Apheris Hub Kubernetes Deployment🔗
This guide covers deploying and configuring Apheris Hub on Kubernetes using Helm.
Prerequisites🔗
- A Kubernetes cluster in a recent version (>= 1.30)
- Helm CLI (>= v3)
- A PostgreSQL database
- A Storage Provisioner that supports
ReadWriteManyandReadWriteOnceaccessModes - An Ingress or Gateway Controller that enables network access to the Kubernetes cluster
- NVIDIA GPU support for GPU workloads on the Kubernetes cluster (required to run OpenFold3 and Boltz-2)
1. Create a Namespace for the Apheris Hub🔗
kubectl create namespace apheris-hub
2. Request the Apheris Hub API Key🔗
You need the Apheris Hub API Key to pull the model images from the Quay.io registry and to authenticate with the Apheris-hosted Foldify MSA server. Request your Apheris Hub API Key from https://www.apheris.com/apherisfold or contact support@apheris.com.
The key is a base64-encoded username:password secret. Decode it to inspect the username and token before you deploy:
echo -n "your-apheris-api-key" | base64 --decode
# => your-apheris-username:your-apheris-password
Set the decoded values in your Helm values so the chart can build the image pull secret:
models:
imagePullUsername: "your-apheris-username"

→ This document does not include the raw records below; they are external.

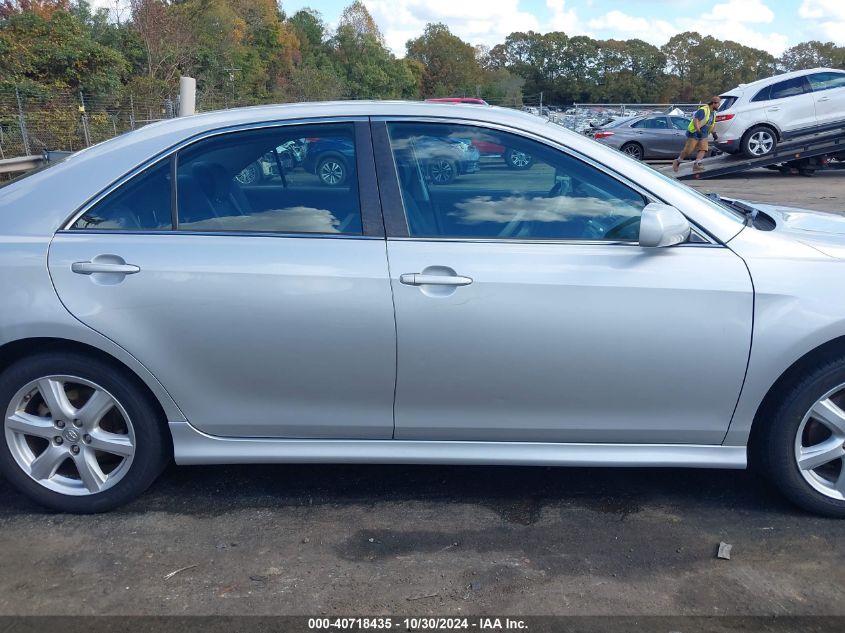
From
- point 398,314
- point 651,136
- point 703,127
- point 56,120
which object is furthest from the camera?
point 651,136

imagePullPassword: "your-apheris-password"
hub:
msa:
enabled: true
apiKey: "your-apheris-api-key"
hub.msa.apiKey expects the original base64 string and is required whenever you
enable the Foldify MSA integration (the chart defaults to enabled: false). If
you host the Apheris images in a private registry, continue to supply the
original Apheris key for hub.msa.apiKey so the Hub can reach
msa.foldify.apheris.net with valid credentials. Keep the pull secret
confidential and do not commit it to version control.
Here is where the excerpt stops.